**Written problem 1:**
In the interview about the music for Maron's show, whose doo-wop song was used for the episode where Marc cooks for Gina Gershon?
**Written problem 2:**
Pick up the interview about the music for Maron's show where it stops, and add a few more lines of the conversation.

* BEGIN Selected excerpt *

How Marc Maron Picks Music For His Show
In loose-fitting jeans and a patchwork flannel, the comedian looks a lot like your run-of-the-mill guitar dad. Except he jams with icons like The Blasters' Dave Alvin on his hugely popular podcast, WTF. Last week he played El Cid with a band that included Anthony Roman, of local music production boutique Black Iris, who oversaw Maron's blues and rockabilly themed soundtrack. Before the set, we sat down with Maron and Roman and talked about putting together the music for the indie comedy.
How does the scoring of a television show like Maron happen?
Roman: I went through a bunch of his podcasts and checked out who he talked to. He did an interview with Dave Alvin who is from The Blasters, an old L.A. guy. That set the tone do to this rootsy, blues, rockabilly thing, but it was important that it wasn't like Black Keys. We were trying to do something with a different twist to it.
Not radio-friendly blues records.
Maron: The Black Keys are taking the blues in another direction than where we wanted to go. We went very roots-rock with our theme song. More Blasters-y.
Roman: We have this great doo-wop song from Tyrone Ashely, an old singer from Jersey that made a record in the '50s, that we used for when Marc was cooking for Gina Gershon in one episode.
Maron: [Excited] Oh yeah, yeah, yeah!
Roman: It was what he would be playing when a woman was coming over.

* END Selected excerpt *
* BEGIN Data supplied *

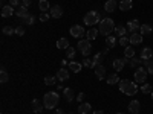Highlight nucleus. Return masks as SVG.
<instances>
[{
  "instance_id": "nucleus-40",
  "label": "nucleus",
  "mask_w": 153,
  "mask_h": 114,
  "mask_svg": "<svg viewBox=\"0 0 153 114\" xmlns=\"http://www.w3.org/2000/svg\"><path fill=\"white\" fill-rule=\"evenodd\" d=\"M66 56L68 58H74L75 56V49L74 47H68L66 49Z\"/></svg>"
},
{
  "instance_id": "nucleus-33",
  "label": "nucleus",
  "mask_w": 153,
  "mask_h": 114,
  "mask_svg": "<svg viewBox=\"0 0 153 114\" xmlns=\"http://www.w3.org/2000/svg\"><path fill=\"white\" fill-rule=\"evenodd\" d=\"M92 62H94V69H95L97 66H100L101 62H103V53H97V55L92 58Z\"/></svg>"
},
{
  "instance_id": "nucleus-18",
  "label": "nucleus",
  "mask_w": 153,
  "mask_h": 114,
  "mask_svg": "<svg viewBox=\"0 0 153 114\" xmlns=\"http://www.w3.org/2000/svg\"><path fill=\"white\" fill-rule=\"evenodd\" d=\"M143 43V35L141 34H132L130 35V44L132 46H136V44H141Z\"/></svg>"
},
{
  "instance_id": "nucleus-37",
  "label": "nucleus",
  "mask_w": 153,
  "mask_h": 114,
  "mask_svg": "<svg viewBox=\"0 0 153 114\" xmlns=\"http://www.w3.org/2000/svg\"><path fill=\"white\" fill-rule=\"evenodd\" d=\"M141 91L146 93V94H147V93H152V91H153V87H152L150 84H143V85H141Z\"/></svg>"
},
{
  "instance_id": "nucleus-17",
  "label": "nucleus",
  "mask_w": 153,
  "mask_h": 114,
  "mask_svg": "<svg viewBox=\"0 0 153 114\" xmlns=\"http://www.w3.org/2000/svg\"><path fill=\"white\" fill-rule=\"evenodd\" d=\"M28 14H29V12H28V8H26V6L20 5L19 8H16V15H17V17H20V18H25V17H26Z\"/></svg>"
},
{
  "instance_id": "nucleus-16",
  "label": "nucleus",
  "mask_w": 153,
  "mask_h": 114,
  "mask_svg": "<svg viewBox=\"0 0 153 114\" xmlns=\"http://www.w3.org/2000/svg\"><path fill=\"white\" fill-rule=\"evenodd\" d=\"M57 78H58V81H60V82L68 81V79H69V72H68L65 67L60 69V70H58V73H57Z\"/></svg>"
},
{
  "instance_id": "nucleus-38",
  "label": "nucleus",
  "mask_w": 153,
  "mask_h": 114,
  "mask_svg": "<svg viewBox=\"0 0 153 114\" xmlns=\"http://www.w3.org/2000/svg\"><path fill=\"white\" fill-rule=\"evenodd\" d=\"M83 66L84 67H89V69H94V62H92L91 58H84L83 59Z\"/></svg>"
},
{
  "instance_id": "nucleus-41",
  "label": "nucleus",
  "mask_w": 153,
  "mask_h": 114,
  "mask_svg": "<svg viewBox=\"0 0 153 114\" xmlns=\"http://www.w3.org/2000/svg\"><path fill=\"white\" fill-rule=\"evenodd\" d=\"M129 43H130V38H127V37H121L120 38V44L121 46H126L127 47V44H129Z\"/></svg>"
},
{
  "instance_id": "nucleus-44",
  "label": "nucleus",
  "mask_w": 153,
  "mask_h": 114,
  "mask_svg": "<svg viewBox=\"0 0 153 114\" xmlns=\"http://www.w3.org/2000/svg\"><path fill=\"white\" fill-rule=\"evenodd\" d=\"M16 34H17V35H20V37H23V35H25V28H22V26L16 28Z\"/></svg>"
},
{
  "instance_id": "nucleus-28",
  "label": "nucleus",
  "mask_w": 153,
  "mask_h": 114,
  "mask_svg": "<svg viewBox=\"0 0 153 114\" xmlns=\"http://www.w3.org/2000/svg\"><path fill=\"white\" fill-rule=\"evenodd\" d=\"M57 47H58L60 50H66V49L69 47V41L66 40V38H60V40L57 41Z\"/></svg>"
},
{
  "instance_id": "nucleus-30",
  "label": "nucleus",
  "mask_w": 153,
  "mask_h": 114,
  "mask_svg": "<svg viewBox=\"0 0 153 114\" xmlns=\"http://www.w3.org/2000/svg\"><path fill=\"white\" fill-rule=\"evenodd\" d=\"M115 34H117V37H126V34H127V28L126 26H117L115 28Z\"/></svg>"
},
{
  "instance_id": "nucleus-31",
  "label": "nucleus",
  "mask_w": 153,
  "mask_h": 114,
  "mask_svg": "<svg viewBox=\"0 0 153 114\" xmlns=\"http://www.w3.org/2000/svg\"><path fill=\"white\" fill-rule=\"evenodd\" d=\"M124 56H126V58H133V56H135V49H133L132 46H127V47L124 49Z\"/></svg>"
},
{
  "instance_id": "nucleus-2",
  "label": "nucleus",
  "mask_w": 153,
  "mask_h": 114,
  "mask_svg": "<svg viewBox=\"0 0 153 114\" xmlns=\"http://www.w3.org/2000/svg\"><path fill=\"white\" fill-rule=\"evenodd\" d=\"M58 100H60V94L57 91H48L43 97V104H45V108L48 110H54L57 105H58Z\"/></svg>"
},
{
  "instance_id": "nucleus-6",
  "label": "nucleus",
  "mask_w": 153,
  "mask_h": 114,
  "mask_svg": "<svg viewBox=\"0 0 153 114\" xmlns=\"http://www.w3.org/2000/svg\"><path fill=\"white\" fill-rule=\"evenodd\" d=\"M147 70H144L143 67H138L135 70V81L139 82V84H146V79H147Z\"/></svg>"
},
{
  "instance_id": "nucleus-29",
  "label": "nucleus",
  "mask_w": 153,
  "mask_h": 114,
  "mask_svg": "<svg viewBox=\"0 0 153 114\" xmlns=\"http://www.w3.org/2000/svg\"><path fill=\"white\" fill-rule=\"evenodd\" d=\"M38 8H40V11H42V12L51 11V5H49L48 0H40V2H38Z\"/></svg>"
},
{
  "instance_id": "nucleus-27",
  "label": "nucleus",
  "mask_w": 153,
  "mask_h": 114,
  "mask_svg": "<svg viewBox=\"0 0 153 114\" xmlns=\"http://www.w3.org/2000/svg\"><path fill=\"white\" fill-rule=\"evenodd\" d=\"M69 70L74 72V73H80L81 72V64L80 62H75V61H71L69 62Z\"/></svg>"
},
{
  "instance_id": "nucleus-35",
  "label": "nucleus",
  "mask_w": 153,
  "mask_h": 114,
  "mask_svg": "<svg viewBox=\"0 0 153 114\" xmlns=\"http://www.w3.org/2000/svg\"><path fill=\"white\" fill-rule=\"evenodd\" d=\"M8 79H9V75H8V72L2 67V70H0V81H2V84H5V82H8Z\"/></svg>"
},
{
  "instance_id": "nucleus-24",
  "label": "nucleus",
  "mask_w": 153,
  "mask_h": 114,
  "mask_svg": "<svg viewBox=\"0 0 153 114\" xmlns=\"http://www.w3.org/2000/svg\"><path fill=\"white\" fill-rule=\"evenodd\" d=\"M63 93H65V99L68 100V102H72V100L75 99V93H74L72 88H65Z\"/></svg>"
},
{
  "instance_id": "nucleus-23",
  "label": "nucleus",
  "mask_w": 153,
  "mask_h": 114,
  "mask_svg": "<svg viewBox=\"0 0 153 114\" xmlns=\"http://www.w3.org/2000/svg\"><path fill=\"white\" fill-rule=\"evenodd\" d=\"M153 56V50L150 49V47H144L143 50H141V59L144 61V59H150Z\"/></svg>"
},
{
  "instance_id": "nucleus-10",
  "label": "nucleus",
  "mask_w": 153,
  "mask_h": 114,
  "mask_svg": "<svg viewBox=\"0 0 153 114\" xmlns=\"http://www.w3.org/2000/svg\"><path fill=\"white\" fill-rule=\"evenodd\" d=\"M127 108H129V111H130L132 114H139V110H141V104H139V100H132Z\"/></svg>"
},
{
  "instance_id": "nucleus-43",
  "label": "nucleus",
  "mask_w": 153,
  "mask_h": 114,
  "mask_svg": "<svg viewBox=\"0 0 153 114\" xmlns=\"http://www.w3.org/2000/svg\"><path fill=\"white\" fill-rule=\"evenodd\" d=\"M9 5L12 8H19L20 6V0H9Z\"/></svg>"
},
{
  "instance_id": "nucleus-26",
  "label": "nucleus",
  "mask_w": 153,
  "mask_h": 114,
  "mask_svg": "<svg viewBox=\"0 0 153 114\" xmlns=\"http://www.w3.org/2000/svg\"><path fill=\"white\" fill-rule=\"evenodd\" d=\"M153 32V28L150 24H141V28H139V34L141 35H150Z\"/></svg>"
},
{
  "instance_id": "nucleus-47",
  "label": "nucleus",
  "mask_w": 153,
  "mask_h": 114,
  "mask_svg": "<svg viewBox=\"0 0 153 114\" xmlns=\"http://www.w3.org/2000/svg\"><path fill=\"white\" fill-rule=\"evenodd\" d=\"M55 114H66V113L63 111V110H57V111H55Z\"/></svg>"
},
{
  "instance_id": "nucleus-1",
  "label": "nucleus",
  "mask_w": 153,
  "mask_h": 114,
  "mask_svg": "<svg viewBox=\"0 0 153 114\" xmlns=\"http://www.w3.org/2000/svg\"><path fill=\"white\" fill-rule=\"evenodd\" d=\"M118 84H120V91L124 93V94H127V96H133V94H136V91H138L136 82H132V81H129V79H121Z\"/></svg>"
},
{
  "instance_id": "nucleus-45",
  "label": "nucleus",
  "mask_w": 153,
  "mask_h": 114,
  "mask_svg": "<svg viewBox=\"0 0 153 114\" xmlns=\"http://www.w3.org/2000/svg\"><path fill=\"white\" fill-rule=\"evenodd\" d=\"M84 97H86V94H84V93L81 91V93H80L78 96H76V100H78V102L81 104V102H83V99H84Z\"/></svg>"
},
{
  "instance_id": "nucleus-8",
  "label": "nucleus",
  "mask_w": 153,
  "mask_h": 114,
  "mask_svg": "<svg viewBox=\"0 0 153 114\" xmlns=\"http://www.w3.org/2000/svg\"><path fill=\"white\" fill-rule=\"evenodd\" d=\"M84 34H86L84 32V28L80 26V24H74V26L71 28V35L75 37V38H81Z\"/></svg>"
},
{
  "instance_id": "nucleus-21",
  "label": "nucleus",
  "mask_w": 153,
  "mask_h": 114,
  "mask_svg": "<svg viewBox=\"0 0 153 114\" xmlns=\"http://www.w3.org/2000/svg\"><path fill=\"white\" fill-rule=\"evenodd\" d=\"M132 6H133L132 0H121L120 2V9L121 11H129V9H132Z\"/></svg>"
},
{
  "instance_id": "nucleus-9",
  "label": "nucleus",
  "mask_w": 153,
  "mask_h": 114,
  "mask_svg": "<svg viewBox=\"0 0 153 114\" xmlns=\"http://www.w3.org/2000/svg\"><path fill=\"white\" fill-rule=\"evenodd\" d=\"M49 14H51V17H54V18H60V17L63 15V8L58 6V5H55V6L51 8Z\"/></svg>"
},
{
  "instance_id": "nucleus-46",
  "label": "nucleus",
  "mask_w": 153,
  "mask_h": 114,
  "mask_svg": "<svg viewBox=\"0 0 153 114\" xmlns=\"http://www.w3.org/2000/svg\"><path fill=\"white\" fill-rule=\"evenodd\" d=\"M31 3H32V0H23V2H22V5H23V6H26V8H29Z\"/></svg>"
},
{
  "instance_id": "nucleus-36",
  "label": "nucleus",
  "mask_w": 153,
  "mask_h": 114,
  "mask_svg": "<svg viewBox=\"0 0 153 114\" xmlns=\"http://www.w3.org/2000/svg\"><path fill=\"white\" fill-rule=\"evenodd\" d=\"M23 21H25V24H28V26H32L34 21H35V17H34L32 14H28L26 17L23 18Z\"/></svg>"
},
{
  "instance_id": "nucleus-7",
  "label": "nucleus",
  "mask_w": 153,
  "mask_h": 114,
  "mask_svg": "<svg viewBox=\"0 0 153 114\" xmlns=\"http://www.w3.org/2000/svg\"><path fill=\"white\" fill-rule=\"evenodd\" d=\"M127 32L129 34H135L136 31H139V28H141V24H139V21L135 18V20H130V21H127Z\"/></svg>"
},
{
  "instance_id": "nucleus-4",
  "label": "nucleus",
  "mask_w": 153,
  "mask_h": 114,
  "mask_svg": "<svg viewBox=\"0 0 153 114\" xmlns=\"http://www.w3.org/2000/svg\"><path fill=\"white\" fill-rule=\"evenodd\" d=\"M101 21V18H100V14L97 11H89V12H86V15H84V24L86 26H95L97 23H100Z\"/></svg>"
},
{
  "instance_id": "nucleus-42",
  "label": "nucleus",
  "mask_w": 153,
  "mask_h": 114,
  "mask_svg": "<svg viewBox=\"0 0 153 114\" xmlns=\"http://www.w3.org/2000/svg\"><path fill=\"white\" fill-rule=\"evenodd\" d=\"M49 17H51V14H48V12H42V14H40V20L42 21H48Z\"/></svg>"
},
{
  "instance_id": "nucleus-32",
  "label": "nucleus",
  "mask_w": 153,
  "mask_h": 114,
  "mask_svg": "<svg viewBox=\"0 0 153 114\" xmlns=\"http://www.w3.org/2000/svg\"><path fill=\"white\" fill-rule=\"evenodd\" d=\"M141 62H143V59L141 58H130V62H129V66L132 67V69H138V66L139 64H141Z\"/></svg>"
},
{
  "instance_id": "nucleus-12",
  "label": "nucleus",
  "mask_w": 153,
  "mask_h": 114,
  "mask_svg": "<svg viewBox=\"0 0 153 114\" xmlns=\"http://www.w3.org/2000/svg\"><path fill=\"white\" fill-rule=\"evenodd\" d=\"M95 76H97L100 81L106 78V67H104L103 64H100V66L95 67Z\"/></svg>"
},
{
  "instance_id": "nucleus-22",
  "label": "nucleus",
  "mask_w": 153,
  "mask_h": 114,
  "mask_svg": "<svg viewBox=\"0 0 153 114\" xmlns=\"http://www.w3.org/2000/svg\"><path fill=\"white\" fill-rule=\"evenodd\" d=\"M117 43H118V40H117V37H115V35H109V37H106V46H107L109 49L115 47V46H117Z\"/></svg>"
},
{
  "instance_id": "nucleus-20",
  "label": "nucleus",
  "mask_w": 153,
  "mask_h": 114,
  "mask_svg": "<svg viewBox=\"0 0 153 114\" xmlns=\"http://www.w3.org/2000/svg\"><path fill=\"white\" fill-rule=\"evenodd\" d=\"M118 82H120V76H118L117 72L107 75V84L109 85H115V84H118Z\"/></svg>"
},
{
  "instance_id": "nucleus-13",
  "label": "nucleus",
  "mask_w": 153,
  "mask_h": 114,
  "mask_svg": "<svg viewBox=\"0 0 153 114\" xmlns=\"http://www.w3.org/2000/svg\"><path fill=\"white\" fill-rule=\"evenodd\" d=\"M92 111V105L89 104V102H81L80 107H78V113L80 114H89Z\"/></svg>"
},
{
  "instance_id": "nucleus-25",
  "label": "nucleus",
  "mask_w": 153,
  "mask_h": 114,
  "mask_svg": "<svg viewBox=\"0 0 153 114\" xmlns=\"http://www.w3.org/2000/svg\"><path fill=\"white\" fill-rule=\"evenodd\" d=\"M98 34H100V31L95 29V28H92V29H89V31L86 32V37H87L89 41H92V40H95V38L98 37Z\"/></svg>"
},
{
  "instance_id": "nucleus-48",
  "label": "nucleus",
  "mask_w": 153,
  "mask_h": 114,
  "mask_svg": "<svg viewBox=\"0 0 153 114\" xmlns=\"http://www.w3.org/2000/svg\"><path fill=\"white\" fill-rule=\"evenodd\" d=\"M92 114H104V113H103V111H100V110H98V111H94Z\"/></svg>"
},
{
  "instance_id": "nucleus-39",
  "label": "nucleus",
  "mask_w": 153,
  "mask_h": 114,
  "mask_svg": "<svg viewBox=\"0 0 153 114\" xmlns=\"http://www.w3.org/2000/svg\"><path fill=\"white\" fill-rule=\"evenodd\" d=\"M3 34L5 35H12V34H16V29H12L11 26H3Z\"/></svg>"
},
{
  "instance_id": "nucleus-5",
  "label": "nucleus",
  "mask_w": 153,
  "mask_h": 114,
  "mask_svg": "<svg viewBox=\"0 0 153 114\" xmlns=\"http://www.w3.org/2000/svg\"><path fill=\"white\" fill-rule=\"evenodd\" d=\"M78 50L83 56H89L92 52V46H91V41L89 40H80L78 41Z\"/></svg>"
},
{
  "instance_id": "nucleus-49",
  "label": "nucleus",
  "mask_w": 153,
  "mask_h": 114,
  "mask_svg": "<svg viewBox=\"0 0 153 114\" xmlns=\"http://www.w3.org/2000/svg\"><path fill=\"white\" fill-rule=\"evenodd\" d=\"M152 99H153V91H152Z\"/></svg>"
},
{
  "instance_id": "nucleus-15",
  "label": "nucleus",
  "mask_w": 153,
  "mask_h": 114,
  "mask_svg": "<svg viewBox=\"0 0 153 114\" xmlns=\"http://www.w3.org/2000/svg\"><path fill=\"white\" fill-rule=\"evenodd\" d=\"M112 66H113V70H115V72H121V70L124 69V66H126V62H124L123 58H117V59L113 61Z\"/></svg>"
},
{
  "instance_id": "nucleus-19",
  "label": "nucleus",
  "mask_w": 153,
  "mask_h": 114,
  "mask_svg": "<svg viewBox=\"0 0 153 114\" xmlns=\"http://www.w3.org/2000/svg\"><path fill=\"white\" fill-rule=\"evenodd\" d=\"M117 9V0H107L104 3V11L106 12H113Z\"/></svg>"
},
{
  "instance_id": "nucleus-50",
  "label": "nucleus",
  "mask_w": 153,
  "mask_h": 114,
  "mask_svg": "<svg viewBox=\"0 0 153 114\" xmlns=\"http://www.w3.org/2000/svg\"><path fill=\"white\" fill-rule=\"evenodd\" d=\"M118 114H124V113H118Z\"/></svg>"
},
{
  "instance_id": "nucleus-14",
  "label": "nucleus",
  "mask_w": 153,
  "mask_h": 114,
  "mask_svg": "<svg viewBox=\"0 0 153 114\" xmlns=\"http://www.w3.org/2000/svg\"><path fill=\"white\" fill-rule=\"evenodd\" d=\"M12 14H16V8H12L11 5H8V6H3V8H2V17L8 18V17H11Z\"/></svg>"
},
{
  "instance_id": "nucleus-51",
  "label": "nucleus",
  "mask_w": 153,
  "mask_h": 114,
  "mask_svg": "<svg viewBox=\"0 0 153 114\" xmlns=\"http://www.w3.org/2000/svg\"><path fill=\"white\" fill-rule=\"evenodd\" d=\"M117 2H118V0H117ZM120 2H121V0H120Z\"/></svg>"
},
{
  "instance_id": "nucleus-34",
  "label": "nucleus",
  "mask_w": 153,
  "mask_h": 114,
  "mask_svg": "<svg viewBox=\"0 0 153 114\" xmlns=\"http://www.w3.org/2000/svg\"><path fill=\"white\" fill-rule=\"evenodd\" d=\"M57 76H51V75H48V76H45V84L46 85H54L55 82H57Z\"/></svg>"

* END Data supplied *

**Task answer 1:**
Tyrone Ashely's, an old singer from Jersey who made a record in the '50s.

**Task answer 2:**
Maron: Also a lot of the strategy here is to use original music, so you don't get into that world of insanely costly music. When you're doing a show like we were doing, it's a pretty tightly budgeted show, and you want to have music that really plays well with what the show is, but it's expensive to get stuff.
Roughly, how much is original music versus licensed songs?
Roman: I'd say roughly half and half. We licensed forty-seven pieces of music for ten episodes, so about four to five songs per episode. And then there's about five cues of original score.
Maron: But the licensing was from guys that [Roman] knew, that have songs going around. It's a whole new world to me... I wasn't in the studio or anything like that, but I'd get options... I never realized how much music was layered into TV, because it sort of goes by you, but when we edited it, it was like: we need this music here.
Did you guys watch a rough cut and then would score from there?
Roman: Yeah totally. But I also try and work off a script. Even though you haven't seen it shot you can kind of get an idea of what you're going to lay in there before you have picture. I know a lot of music supervisors don't read scripts, but I think it's really important to read the script.
Marc, this show is an auteur project for you, what cannon did you want to draw from in thinking about the music?
Maron: Well you know Louis [C.K.] uses a lot of bee-bop and that Woody Allen feel. But I'm pretty much a guitar head, so the stuff we were doing felt kind of raw, but kind of nice.
Roman: Sophisticated but still rootsy. Because comedy is rough. If you throw a cheesy string in, or a cheesy blues riff, it takes comedy into a bad place.
Maron: It's really tricky.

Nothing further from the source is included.